Loi n° 89-486 du 10 juillet 1989

Modifiée par les lois n° 90-587 du 4 juillet 1990, n° 91-1285 du 21 décembre 1991, n° 92-675 du 17 juillet 1992, n° 92-678 du 20 juillet 1992, n° 93-935 du 22 juillet 1993, n° 93-1313 du 20 décembre 1993, n° 94-665 du 4 août 1994, n° 95-836 du 13 juillet 1995 et n° 98-657 du 29 juillet 1998

Cette loi, modifiée telle qu'elle est présentée ici, a été ensuite de fait abrogée par l'ordonnance n° 2000-549 du 15 juin 2000, qui lui substitue les dispositions correspondantes du Code de l'éducation, hormis pour deux passages obsolètes

J.O. du 14 juillet 1989
B.O. spécial n° 4 du 31 août 1989

 

Sommaire

Préambule

Article :  1

Titre I : La vie scolaire et universitaire

Chapitre I : Le droit à l'éducation

Articles :   2   3  

Chapitre II : L'organisation de la scolarité

Articles :   4   5   6   7   7 bis   7 ter   8   9  

Chapitre III : Droits et obligations

Articles :   10   10 bis   11   12   13  

Titre II : Les personnels

Articles :   14   15   16   17  

Titre III : Les établissements d'enseignement

Articles :   18   18 bis   19   20   21   21bis  

Titre IV : Les organismes consultatifs

Articles :   22   23   24  

Titre V : L'évaluation du système éducatif

Articles :   25   26   27  

Titre VI : Dispositions diverses

Articles :   28   29   30   31   32   33   34   35   36  

Préambule

L'Assemblée nationale et le Sénat ont délibéré,

L'Assemblée nationale a adopté,

Le Président de la République promulgue la loi dont la teneur suit :



Article premier

(Modifié par les lois n° 94-665 du 4 août 1994 et n° 98-657 du 29 juillet 1998)

L'éducation est la première priorité nationale.
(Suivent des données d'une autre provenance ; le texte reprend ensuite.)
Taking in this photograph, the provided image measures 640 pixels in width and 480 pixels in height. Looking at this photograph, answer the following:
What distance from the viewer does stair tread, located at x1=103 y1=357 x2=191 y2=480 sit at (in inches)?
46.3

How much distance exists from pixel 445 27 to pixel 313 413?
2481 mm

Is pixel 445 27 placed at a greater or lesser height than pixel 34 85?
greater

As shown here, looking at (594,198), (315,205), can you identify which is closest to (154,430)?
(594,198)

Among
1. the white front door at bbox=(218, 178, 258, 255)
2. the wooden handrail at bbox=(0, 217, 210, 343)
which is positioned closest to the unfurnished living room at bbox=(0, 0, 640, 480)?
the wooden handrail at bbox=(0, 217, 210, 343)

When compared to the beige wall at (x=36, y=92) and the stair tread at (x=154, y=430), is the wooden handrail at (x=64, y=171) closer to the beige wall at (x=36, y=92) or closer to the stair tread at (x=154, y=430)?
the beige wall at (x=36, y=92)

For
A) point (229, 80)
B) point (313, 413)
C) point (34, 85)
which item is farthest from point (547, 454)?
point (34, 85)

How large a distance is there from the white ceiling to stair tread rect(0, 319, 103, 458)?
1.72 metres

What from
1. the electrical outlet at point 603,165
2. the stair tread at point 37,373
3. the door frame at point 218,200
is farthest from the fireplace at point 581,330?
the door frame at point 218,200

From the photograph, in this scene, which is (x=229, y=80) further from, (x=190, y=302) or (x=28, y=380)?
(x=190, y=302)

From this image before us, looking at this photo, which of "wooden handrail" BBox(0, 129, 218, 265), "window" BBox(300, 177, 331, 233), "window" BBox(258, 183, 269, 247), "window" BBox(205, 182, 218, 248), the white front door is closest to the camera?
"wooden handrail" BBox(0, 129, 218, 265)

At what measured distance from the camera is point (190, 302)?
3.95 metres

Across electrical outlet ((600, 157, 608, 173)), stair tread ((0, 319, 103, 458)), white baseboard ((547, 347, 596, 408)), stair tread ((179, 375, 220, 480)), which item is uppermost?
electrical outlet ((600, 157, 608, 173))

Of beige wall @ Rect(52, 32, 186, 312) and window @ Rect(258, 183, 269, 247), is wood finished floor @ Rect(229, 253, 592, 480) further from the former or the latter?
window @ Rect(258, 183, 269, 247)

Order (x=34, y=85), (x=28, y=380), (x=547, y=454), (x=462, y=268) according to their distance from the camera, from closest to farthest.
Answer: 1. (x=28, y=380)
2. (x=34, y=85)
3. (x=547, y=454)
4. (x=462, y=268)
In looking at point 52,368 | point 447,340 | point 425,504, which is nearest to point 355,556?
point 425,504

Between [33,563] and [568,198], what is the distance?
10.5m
Le service public de l'éducation est conçu et organisé en fonction des élèves et des étudiants. Il contribue à l'égalité des chances.

Le droit à l'éducation est garanti à chacun afin de lui permettre de développer sa personnalité, d'élever son niveau de formation initiale et continue, de s'insérer dans la vie sociale et professionnelle, d'exercer sa citoyenneté.

Pour garantir ce droit, la répartition des moyens du service public de l'éducation tient compte des différences de situations objectives, notamment en matière économique et sociale.

Elle a pour objet de renforcer l'encadrement des élèves dans les écoles et établissements d'enseignement situés dans des zones d'environnement social défavorisé et des zones d'habitat dispersé, et de permettre de façon générale aux élèves en difficulté de bénéficier d'actions de soutien individualisé.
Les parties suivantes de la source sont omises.